— Start of DATA FOR THIS EXERCISE —

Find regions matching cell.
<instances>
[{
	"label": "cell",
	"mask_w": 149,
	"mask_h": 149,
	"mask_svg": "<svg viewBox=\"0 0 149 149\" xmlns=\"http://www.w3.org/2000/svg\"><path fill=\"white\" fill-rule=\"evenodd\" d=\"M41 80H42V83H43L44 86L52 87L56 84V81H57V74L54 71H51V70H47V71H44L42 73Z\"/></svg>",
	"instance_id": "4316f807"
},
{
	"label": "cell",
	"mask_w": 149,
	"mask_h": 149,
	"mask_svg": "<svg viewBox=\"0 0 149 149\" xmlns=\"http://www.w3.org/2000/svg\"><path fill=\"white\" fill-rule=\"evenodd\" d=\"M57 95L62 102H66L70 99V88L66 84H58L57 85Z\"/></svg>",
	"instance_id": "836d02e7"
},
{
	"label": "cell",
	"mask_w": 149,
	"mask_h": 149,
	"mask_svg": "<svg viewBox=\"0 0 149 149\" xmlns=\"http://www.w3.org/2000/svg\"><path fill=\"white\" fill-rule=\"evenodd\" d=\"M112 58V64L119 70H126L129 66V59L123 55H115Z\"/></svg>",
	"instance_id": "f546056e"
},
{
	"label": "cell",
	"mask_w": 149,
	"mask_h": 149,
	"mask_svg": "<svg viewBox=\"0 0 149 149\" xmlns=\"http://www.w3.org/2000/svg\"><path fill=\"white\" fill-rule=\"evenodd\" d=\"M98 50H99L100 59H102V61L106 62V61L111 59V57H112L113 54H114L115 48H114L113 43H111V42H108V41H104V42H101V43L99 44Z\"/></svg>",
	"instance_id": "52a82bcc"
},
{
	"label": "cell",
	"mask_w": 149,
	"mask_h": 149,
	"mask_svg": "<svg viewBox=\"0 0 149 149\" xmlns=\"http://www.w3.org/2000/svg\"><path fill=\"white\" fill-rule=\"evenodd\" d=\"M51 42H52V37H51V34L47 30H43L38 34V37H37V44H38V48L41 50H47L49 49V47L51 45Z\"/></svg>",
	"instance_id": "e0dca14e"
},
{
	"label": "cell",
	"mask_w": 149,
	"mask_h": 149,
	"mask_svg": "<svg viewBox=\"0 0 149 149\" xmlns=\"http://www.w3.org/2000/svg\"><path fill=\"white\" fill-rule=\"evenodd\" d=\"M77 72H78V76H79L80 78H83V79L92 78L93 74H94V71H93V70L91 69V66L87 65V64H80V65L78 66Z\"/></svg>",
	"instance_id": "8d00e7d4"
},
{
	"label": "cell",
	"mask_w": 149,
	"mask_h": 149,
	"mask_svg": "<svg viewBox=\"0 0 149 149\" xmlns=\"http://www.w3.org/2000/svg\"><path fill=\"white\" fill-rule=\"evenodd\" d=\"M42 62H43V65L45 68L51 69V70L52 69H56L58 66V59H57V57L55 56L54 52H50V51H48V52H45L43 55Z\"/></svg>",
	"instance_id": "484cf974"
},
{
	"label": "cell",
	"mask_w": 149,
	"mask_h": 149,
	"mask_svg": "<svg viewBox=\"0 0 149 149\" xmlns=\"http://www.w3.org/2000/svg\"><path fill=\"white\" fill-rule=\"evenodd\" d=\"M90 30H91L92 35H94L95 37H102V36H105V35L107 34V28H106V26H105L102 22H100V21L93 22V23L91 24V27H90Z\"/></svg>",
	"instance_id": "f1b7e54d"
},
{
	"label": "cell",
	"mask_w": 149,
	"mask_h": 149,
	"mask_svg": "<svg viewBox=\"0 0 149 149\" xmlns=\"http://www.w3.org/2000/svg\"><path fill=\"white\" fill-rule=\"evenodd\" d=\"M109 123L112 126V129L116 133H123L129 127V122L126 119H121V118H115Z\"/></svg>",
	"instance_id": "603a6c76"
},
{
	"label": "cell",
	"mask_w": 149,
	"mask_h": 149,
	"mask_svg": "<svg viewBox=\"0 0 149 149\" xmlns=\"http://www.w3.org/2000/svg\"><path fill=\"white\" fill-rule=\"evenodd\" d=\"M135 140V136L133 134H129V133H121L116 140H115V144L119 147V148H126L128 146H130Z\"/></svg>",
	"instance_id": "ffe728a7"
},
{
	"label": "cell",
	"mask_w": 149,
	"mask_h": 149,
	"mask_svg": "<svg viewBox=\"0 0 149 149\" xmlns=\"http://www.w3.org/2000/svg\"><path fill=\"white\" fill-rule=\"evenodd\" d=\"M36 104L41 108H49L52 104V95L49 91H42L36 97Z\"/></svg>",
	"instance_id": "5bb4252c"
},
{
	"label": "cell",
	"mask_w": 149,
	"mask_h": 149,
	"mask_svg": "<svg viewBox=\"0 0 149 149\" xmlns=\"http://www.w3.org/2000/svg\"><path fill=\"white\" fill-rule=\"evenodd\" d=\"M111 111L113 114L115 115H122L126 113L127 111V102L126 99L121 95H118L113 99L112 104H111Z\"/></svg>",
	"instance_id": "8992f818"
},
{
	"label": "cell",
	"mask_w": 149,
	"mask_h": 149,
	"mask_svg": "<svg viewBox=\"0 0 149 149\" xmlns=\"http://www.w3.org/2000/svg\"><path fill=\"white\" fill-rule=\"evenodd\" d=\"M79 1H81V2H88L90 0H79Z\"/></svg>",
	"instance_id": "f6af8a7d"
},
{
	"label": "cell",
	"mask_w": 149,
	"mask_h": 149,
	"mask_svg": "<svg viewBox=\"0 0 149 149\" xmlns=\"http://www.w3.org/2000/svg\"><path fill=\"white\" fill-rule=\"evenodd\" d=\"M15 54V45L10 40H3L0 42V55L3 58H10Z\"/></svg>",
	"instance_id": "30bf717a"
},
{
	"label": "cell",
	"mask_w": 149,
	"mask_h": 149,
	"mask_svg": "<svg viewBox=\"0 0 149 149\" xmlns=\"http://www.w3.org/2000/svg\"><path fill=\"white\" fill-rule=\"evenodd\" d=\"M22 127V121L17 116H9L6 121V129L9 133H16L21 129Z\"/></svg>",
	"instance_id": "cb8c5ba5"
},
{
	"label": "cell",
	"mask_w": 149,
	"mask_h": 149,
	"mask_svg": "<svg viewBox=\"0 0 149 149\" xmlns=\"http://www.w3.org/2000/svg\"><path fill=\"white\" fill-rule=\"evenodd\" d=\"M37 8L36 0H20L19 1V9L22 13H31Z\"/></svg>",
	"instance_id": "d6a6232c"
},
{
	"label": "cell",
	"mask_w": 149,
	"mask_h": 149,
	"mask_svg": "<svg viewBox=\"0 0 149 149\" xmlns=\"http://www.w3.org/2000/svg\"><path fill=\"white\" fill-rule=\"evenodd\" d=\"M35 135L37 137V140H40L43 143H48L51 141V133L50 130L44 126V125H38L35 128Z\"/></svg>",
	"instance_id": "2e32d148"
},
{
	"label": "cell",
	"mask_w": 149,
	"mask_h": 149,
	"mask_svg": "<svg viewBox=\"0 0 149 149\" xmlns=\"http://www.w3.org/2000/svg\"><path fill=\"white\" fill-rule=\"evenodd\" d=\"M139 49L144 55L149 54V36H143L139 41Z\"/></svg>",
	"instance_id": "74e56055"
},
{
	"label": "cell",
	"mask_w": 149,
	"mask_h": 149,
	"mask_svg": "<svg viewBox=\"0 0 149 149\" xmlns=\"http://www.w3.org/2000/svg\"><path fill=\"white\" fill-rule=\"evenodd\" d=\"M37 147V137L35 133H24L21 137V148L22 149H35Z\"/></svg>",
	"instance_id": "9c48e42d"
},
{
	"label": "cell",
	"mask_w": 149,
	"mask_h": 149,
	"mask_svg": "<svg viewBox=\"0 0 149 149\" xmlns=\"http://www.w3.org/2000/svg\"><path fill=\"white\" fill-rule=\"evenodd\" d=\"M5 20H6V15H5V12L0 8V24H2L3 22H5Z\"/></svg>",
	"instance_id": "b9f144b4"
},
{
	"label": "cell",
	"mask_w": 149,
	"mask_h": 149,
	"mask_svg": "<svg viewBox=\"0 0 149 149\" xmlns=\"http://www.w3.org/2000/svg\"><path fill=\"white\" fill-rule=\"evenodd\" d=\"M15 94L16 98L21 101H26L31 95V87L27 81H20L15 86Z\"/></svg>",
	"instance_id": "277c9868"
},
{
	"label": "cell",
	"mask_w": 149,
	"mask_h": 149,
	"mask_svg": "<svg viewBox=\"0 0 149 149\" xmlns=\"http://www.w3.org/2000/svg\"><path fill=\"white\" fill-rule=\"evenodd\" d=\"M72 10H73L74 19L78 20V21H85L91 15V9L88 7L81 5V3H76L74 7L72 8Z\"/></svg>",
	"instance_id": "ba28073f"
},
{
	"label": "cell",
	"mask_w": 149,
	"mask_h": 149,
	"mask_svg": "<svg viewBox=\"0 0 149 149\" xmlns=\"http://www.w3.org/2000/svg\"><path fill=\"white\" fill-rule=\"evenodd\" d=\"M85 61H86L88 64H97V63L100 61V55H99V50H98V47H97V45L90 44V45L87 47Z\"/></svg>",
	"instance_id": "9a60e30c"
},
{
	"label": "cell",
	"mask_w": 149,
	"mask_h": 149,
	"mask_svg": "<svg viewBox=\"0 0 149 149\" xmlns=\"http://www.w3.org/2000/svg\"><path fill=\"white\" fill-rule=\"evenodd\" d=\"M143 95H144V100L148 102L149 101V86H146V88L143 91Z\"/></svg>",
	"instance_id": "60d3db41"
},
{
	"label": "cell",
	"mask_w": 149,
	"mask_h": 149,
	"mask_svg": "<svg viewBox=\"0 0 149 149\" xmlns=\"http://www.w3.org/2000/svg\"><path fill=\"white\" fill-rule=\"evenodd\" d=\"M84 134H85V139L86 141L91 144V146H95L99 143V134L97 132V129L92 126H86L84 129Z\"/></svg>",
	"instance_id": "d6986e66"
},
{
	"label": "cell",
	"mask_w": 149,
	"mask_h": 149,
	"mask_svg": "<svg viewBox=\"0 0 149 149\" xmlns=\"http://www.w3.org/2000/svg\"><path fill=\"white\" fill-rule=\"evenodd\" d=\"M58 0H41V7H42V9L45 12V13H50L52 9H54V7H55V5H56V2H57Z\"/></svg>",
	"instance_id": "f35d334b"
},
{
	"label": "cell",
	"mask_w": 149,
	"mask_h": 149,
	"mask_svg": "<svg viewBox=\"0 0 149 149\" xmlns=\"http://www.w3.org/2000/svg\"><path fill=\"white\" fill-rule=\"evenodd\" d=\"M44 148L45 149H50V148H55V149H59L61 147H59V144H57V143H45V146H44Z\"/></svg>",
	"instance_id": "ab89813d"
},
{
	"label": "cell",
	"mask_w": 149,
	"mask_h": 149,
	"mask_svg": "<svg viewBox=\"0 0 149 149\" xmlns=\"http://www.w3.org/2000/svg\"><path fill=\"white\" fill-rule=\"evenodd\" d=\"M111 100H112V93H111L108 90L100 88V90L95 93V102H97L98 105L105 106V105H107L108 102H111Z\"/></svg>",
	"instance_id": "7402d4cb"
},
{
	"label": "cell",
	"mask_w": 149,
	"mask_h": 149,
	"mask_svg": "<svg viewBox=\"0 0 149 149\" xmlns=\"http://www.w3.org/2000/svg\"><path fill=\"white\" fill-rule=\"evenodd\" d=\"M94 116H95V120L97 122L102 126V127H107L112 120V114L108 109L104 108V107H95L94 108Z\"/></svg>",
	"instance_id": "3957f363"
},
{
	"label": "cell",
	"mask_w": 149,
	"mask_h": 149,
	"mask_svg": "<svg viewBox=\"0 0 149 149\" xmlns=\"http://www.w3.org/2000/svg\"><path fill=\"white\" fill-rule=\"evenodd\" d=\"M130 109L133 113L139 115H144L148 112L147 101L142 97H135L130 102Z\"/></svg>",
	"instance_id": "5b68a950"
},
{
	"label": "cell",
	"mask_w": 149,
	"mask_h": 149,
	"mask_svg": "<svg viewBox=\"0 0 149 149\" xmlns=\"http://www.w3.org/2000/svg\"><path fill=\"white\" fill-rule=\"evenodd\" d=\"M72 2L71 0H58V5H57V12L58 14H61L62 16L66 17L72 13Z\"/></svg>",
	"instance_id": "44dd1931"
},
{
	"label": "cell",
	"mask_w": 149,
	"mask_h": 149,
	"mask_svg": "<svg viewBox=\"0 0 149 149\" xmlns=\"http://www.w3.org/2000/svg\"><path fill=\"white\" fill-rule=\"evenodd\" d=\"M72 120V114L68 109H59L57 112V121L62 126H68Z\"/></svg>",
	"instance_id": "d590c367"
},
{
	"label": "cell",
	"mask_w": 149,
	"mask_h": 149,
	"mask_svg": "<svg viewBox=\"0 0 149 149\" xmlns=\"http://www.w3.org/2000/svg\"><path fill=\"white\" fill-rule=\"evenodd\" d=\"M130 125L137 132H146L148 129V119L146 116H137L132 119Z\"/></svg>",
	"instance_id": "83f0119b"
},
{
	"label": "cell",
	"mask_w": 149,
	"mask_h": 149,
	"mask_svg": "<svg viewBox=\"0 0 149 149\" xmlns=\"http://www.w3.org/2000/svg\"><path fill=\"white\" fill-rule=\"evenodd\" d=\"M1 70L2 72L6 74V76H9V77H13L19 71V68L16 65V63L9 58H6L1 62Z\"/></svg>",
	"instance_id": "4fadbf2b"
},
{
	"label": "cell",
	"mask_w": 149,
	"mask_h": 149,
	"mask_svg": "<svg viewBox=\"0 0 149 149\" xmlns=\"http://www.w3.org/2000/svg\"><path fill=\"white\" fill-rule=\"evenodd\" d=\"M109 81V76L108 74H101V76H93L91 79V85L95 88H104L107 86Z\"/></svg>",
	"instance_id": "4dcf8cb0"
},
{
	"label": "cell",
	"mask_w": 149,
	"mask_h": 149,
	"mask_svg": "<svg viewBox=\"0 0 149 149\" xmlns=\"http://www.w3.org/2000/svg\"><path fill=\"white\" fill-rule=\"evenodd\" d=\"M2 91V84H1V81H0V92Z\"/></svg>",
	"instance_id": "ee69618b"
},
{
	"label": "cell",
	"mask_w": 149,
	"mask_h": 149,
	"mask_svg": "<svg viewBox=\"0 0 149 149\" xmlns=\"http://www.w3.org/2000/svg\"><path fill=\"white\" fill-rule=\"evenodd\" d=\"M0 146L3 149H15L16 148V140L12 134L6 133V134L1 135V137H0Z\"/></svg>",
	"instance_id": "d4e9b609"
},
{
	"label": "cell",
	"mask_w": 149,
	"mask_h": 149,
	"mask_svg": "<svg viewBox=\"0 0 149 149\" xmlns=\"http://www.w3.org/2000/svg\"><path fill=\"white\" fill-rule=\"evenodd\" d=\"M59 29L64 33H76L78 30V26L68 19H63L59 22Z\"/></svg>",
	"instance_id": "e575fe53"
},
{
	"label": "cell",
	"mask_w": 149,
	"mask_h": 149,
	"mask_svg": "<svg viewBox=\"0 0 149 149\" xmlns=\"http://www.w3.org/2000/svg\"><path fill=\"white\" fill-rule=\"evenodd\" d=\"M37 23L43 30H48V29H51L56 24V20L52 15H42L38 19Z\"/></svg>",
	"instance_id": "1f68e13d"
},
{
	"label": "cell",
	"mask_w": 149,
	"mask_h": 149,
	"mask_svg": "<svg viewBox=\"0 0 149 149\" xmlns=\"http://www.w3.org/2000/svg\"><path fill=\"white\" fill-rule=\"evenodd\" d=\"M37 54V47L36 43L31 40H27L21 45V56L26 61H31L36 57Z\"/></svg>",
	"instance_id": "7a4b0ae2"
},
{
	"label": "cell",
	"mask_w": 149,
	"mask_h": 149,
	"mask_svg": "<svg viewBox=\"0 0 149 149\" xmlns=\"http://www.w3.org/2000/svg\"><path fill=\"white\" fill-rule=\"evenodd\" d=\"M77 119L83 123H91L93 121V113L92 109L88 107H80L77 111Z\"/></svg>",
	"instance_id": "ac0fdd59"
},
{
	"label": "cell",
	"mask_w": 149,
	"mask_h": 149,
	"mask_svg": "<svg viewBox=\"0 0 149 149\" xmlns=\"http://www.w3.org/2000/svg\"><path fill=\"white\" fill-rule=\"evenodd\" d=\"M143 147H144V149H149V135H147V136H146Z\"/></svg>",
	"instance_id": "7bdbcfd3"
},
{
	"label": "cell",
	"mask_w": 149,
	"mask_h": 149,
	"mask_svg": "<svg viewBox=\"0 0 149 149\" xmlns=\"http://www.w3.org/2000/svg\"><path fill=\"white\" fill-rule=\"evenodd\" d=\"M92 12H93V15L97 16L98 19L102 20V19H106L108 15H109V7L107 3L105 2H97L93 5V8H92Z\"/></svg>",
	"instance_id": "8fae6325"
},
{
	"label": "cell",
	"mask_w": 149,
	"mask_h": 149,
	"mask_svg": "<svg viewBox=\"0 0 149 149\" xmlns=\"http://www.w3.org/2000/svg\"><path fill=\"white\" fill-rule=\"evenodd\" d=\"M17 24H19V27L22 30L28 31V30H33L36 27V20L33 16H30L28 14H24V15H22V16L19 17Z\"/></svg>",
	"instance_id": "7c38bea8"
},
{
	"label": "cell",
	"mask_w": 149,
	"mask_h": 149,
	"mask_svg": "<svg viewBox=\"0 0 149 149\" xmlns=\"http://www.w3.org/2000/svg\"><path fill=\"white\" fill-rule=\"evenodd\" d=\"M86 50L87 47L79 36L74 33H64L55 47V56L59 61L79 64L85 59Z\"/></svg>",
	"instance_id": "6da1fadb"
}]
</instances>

— End of DATA FOR THIS EXERCISE —

→ **EXERCISE DETAILS**:
Rewrite every line from the start of the records through the line containing "62H43V65L45 68L51 69V70L52" as a numbered list, and leave out any blank lines.

→ **WRITTEN REPLY**:
1. Find regions matching cell.
2. <instances>
3. [{
4. 	"label": "cell",
5. 	"mask_w": 149,
6. 	"mask_h": 149,
7. 	"mask_svg": "<svg viewBox=\"0 0 149 149\" xmlns=\"http://www.w3.org/2000/svg\"><path fill=\"white\" fill-rule=\"evenodd\" d=\"M41 80H42V83H43L44 86L52 87L56 84V81H57V74L54 71H51V70H47V71H44L42 73Z\"/></svg>",
8. 	"instance_id": "4316f807"
9. },
10. {
11. 	"label": "cell",
12. 	"mask_w": 149,
13. 	"mask_h": 149,
14. 	"mask_svg": "<svg viewBox=\"0 0 149 149\" xmlns=\"http://www.w3.org/2000/svg\"><path fill=\"white\" fill-rule=\"evenodd\" d=\"M57 95L62 102H66L70 99V88L66 84H58L57 85Z\"/></svg>",
15. 	"instance_id": "836d02e7"
16. },
17. {
18. 	"label": "cell",
19. 	"mask_w": 149,
20. 	"mask_h": 149,
21. 	"mask_svg": "<svg viewBox=\"0 0 149 149\" xmlns=\"http://www.w3.org/2000/svg\"><path fill=\"white\" fill-rule=\"evenodd\" d=\"M112 58V64L119 70H126L129 66V59L123 55H115Z\"/></svg>",
22. 	"instance_id": "f546056e"
23. },
24. {
25. 	"label": "cell",
26. 	"mask_w": 149,
27. 	"mask_h": 149,
28. 	"mask_svg": "<svg viewBox=\"0 0 149 149\" xmlns=\"http://www.w3.org/2000/svg\"><path fill=\"white\" fill-rule=\"evenodd\" d=\"M98 50H99L100 59H102V61L106 62V61L111 59V57H112L113 54H114L115 48H114L113 43H111V42H108V41H104V42H101V43L99 44Z\"/></svg>",
29. 	"instance_id": "52a82bcc"
30. },
31. {
32. 	"label": "cell",
33. 	"mask_w": 149,
34. 	"mask_h": 149,
35. 	"mask_svg": "<svg viewBox=\"0 0 149 149\" xmlns=\"http://www.w3.org/2000/svg\"><path fill=\"white\" fill-rule=\"evenodd\" d=\"M51 42H52V37H51V34L47 30H43L38 34V37H37V44H38V48L41 50H47L49 49V47L51 45Z\"/></svg>",
36. 	"instance_id": "e0dca14e"
37. },
38. {
39. 	"label": "cell",
40. 	"mask_w": 149,
41. 	"mask_h": 149,
42. 	"mask_svg": "<svg viewBox=\"0 0 149 149\" xmlns=\"http://www.w3.org/2000/svg\"><path fill=\"white\" fill-rule=\"evenodd\" d=\"M77 72H78V76H79L80 78H83V79L92 78L93 74H94V71H93V70L91 69V66L87 65V64H80V65L78 66Z\"/></svg>",
43. 	"instance_id": "8d00e7d4"
44. },
45. {
46. 	"label": "cell",
47. 	"mask_w": 149,
48. 	"mask_h": 149,
49. 	"mask_svg": "<svg viewBox=\"0 0 149 149\" xmlns=\"http://www.w3.org/2000/svg\"><path fill=\"white\" fill-rule=\"evenodd\" d=\"M42 62H43V65L45 68L51 69V70L52 69H56L58 66V59H57V57L55 56L54 52H50V51H48V52H45L43 55Z\"/></svg>",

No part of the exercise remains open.